Negli ultimi anni in ambito clinico, si sono affiancate, ai convenzionali trattamenti farmacologici, varie metodiche alternative in grado di trattare un’ampia gamma di disturbi con buoni risultati.
Tra gli approcci all’avanguardia, merita particolare attenzione il Biofeedback, una tecnica di breve durata e priva di effetti collaterali, che permette di ottenere risultati sovrapponibili a quelli della terapia farmacologica.
Nato negli Stati Uniti, dove è riconosciuto come trattamento d’elezione nella cura delle cefalee negli adulti e nei bambini, si è rapidamente diffuso anche in Europa, in seguito ai numerosi studi che ne hanno convalidato l’efficacia (Yucha & Gilbert, 2004; Yucha & Montgomery, 2008; peper et al., 2009). Attualmente è impiegato anche in Italia, presso vari centri specialistici rinomati, che lo utilizzano come approccio terapeutico innovativo in medicina psicosomatica.

════

CONSEGNA 1
Secondo il testo sul Biofeedback, in quale paese è nata questa tecnica?
CONSEGNA 2
Spiega, in base al testo sul Biofeedback, perché questa tecnica si è diffusa anche in Europa.
Le voci non hanno alcun legame con il testo sul Biofeedback.

════

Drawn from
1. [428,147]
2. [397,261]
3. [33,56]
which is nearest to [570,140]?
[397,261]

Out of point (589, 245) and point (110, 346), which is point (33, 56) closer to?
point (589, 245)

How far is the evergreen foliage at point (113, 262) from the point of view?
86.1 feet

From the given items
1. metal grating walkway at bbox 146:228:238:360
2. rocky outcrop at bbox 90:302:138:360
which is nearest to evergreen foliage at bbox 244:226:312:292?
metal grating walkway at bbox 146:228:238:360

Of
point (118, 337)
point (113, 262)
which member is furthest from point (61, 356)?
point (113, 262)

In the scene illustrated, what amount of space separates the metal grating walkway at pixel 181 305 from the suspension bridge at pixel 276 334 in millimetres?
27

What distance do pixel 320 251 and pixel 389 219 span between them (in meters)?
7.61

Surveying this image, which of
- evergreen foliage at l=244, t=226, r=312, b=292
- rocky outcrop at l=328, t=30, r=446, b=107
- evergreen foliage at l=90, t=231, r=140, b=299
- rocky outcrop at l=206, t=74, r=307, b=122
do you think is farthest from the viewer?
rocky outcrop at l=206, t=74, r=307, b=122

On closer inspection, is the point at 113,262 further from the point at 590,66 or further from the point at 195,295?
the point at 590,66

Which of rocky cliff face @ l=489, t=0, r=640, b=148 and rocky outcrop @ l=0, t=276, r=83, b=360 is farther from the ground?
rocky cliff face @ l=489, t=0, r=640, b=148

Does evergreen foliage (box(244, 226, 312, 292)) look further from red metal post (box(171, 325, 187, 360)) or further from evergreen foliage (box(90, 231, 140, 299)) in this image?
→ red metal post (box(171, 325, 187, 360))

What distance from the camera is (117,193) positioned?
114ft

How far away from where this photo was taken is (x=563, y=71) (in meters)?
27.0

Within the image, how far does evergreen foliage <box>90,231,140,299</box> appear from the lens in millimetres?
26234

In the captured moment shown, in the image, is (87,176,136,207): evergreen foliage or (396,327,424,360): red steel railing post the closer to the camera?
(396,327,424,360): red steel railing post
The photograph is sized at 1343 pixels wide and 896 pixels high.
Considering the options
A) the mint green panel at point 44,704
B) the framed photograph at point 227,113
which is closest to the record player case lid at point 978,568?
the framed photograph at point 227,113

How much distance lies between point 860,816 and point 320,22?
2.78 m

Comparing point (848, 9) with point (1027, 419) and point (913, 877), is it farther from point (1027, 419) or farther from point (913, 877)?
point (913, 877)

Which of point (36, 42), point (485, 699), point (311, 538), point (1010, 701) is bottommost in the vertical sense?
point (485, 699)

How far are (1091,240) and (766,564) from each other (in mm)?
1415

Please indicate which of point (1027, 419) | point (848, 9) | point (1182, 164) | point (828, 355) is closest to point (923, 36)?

════

RISPOSTA SCRITTA 1
Negli Stati Uniti.

RISPOSTA SCRITTA 2
Il Biofeedback si è diffuso rapidamente in Europa grazie ai numerosi studi che ne hanno convalidato l'efficacia.